• **SOURCE EXTRACT**
Memory access ordering part 3: Memory access ordering in the Arm Architecture

September 11, 2013

10 minute read time.

In my previous posts, I have introduced the concept of memory access ordering and discussed barriers and their implementation in the Linux kernel. I chose to do it in this order because I wanted to start by communicating the underlying concepts before I went into detail about what the Arm architecture does about memory ordering. This post goes into the juicy bits of what this actually means and how this is handled in the Arm architecture.

Two separate concepts are relevant to memory access ordering in the Arm architecture - memory types and shareability domains. These progressively made their explicit entry into the Arm architecture in versions 6 and 7, implemented by the Arm11 and Cortex family of processors respectively.

Enter the abstract

When describing many of the concepts mentioned in this post, the Arm Architecture Reference Manual makes frequent use of the words/phrases observer/observers and is observed to or must observe. In practice, this refers to Master bus interfaces and how the devices controlling those interfaces, as well as the interconnect, must handle transactions. Only a Master interface can observe a transaction. Since all bus transactions are initiated by a Master, the ordering of accesses arriving at Slave interfaces can be inferred from the Master ordering rules. Note that transaction ordering does not refer simply to the order in which transactions leave a Master interface - they can often be reordered in the memory system, and can be observed in different order by different Masters where not explicitly ordered.

• **PROVIDED DATA**

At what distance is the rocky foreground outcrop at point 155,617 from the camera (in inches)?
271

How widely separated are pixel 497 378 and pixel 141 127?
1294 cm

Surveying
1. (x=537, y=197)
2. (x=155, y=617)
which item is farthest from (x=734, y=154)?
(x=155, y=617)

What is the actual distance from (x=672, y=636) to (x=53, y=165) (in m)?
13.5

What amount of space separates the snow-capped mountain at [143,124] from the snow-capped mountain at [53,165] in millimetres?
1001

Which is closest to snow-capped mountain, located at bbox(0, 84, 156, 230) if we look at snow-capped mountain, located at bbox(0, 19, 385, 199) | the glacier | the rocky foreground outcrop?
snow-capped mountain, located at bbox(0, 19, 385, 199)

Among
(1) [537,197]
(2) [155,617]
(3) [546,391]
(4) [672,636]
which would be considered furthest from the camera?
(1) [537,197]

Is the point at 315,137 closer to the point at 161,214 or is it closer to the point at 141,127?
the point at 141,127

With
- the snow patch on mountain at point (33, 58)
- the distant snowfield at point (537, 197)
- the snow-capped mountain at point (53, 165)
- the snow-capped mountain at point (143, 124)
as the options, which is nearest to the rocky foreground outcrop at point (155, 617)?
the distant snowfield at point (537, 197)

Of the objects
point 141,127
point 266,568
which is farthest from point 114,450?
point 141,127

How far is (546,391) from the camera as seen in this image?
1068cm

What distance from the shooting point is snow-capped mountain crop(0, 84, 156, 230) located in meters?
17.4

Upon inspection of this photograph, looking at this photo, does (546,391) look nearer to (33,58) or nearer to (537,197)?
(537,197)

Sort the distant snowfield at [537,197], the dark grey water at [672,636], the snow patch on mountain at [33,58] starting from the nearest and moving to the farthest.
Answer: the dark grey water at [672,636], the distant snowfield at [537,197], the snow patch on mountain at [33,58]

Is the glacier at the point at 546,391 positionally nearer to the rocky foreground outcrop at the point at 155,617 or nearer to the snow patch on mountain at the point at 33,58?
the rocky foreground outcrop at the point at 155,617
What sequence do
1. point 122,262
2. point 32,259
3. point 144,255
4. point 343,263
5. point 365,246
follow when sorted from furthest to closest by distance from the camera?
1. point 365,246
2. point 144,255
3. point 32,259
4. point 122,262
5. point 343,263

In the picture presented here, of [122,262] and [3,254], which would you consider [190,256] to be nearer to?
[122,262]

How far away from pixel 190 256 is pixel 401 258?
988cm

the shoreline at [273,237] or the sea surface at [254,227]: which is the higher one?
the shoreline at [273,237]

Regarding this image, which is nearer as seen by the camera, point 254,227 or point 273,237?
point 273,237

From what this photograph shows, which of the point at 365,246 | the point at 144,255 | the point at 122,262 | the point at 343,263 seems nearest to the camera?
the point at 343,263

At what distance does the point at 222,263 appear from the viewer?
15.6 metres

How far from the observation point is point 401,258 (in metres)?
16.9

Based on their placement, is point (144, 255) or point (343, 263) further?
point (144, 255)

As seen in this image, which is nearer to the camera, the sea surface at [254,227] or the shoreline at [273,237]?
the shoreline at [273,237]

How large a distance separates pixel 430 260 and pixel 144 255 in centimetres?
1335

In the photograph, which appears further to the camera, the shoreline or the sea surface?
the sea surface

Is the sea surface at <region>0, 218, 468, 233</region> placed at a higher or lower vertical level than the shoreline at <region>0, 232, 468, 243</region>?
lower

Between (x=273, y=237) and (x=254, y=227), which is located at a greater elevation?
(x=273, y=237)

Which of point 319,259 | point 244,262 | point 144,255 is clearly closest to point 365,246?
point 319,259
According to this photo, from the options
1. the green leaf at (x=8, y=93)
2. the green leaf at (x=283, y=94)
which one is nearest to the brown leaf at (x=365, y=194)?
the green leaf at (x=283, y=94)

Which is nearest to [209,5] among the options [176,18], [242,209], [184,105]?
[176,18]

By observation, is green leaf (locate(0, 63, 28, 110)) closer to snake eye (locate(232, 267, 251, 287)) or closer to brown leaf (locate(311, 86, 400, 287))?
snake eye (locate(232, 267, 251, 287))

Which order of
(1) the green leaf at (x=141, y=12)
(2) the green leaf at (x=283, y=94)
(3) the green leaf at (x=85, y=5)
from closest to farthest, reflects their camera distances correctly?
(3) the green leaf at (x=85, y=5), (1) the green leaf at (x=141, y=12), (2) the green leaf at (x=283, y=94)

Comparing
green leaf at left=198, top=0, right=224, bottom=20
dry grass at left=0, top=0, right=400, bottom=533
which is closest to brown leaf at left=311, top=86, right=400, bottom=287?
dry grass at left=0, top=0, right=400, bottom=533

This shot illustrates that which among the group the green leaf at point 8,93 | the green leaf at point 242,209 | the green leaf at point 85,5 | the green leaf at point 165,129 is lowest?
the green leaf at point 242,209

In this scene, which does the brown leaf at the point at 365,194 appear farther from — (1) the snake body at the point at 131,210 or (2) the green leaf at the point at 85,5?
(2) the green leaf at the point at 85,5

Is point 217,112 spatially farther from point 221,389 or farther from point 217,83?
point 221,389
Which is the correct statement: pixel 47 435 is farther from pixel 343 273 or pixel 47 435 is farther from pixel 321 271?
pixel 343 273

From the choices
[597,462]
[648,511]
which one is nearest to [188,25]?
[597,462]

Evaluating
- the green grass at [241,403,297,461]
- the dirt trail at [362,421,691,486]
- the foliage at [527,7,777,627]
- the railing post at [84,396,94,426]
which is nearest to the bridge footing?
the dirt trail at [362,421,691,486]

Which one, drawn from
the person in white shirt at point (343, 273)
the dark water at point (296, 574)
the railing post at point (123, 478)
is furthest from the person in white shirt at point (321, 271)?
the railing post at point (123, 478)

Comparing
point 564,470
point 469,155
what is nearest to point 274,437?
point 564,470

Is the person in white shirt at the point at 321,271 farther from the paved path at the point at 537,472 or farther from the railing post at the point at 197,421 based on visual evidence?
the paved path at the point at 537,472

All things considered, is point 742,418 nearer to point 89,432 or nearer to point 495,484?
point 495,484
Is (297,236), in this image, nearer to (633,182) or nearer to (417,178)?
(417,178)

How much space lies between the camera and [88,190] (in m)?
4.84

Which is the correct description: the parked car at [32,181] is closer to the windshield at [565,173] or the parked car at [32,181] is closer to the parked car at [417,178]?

• **SET TASKS**
#1 Report each line of the records that contains the string "foreground".
#2 Carry the text on Arm memory access ordering forward from its final sentence.
The text on memory access ordering and the records are unrelated material.

• **ANSWERS TO THE TASKS**
#1
At what distance is the rocky foreground outcrop at point 155,617 from the camera (in inches)?
Which is closest to snow-capped mountain, located at bbox(0, 84, 156, 230) if we look at snow-capped mountain, located at bbox(0, 19, 385, 199) | the glacier | the rocky foreground outcrop?
as the options, which is nearest to the rocky foreground outcrop at point (155, 617)?
Is the glacier at the point at 546,391 positionally nearer to the rocky foreground outcrop at the point at 155,617 or nearer to the snow patch on mountain at the point at 33,58?
the rocky foreground outcrop at the point at 155,617

#2
Memory types

Before the Armv6 architecture, not much explicit was defined about the out-of-ordering of memory accesses - the Sequential Execution Model was assumed to apply to all instructions. Processors that implemented caches and write buffers could mark regions of memory as being cacheable or bufferable without greater side effects than the obvious ones.

However, for modern processors that implement multiple cores, out-of-order execution or simply permits certain accesses to be buffered and others to happen synchronously, it is vital that certain rules are defined for what constraints apply to:

the order in which the memory accesses of one core relate to the surrounding instructions
the order in which the memory accesses of one core can be observed by other cores within a multi-core processor
the order in which the memory accesses of a processor can be observed by other Masters on the system bus

I will not go into full detail of the different memory types in this post (that is enough information for its own post), but I will give a quick overview of the points relevant for this post. Memory types (and their additional attributes such as cache policy) are configured in the translation tables the operating system sets up for the MMU.

Normal memory

Normal memory is effectively for all of your data and executable code. This memory type permits speculative reads, merging of accesses and (if interrupted by an exception) repeating of reads without side effects. Accesses to Normal memory can always be buffered, and in most situations they are also cached - but they can be configured to be uncached. There is no implicit ordering of Normal memory accesses, beyond pure address dependencies and control dependencies. When not explicitly restricted, the only limit to how out-of-order non-dependent accesses can be is the processor's ability to hold multiple live transactions.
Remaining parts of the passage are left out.